Asthma is a common chronic respiratory disease. People with asthma have inflammation of their airways that causes recurrent episodes of wheezing, breathlessness and chest tightness, with or without a cough. Statins possess multiple therapeutic effects, including lowering lipid levels in the blood. Statins are reported to have a potential role as an adjunct treatment in asthma. However, comprehensive evidence of the benefits and harms of using statins is required to facilitate decision making.
To assess the benefits and harms of statins as an adjunct therapy for asthma in adults and children.
We searched for studies in the Cochrane Airways Trials Register, the Cochrane Central Register of Controlled Trials (CENTRAL), MEDLINE Ovid SP and Embase Ovid SP, from their inception dates We handsearched the proceedings of major respiratory conferences. We also searched clinical trials registries for completed, ongoing and unpublished studies, and scanned the reference lists of included studies and relevant reviews to identify additional studies.
The search is current to 7 February 2020.
We included randomised controlled trials (RCTs) with a parallel-group design that assessed statins for at least 12 weeks' duration. We considered all participants with a clinical diagnosis of asthma to be eligible, regardless of age, sex, disease severity and previous or current treatment.
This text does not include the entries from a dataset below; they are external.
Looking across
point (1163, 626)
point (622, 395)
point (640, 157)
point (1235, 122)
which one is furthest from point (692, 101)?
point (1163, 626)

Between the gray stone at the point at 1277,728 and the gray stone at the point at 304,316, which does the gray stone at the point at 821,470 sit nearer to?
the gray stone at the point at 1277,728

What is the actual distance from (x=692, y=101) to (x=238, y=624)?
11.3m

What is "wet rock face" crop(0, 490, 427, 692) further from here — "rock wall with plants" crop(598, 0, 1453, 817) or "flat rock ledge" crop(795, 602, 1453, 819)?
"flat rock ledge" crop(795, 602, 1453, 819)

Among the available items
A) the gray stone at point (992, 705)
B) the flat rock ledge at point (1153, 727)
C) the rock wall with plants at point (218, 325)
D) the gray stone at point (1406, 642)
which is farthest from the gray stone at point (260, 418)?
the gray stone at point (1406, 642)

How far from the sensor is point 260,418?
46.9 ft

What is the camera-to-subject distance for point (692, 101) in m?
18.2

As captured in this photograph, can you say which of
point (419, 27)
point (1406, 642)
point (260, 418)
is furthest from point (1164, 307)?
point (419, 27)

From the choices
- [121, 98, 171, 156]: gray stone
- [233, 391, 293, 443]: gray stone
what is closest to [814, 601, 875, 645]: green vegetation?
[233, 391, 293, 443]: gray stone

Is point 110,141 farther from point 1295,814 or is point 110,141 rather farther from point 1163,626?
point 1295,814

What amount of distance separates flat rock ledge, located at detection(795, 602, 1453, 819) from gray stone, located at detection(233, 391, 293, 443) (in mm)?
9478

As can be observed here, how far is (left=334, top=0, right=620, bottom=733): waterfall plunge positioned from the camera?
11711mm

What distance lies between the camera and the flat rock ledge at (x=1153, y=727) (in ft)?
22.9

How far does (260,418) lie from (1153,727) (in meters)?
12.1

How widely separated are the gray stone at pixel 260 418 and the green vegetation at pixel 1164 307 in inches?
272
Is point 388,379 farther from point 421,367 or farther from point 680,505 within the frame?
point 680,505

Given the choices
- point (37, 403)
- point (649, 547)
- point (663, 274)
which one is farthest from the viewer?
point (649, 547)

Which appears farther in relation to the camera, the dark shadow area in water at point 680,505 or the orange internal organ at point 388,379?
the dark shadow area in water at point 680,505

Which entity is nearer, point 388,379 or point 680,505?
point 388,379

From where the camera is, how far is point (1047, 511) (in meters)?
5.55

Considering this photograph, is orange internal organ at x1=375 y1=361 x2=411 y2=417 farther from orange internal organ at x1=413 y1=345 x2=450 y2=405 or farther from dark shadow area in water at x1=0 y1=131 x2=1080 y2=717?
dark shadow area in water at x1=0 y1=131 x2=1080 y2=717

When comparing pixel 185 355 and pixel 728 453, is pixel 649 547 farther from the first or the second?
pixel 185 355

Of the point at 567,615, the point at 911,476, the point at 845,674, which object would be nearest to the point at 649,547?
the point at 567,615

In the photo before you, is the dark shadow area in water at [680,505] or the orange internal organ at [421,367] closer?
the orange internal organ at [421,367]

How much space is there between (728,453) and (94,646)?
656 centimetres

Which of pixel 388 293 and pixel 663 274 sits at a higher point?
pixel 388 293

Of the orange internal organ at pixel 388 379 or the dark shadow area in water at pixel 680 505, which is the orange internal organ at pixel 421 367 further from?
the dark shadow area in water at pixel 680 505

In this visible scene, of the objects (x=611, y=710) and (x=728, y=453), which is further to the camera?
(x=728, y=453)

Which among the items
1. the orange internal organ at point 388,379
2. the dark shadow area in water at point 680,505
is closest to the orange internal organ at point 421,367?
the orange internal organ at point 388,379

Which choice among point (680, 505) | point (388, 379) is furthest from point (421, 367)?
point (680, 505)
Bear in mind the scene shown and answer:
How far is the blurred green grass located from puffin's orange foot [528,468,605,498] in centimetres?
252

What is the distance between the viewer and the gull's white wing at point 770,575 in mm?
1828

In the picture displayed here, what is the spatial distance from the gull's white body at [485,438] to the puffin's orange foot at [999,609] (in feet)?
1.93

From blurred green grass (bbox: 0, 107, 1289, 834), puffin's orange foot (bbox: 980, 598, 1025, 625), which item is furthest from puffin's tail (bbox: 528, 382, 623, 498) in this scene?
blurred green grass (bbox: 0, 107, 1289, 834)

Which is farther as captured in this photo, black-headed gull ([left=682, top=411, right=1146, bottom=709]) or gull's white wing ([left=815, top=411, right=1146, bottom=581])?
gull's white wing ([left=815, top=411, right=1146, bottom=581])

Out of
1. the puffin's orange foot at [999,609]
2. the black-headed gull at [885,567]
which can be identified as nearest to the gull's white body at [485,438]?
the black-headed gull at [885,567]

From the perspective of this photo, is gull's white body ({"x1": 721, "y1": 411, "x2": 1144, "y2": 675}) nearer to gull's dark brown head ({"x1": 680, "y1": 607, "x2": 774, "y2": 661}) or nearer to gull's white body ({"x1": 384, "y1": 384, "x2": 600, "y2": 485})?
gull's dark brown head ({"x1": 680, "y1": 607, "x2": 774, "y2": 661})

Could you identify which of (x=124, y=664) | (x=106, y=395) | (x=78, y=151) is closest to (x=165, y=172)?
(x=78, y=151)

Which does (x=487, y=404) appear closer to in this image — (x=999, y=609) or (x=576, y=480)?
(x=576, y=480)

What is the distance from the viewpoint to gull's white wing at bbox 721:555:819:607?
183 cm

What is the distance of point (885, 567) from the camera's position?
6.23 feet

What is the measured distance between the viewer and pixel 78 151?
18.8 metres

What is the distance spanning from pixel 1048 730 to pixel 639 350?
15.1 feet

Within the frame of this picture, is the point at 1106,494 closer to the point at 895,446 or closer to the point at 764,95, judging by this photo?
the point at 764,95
We planned to include studies reported as full text, those published as abstract only, and unpublished data.
Two review authors independently screened and selected the studies, extracted outcome data and intervention characteristics from included studies, and assessed risk of bias according to standard Cochrane methodological procedures. We resolved any disagreement through discussion.
We found only one trial involving a total of 60 people living with asthma. The trial compared the effect of atorvastatin with a placebo (dummy treatment containing lactose) in treating people with chronic asthma. The trial did not report data for the primary outcomes or adverse events. There was uncertainty about the relative effect on forced expiratory volume in one second (FEV1) and peak expiratory flow (PEF) in the atorvastatin group compared with the placebo group. The study did not report serious adverse effects for the interventions. The included study had internal discrepancies in its reported data.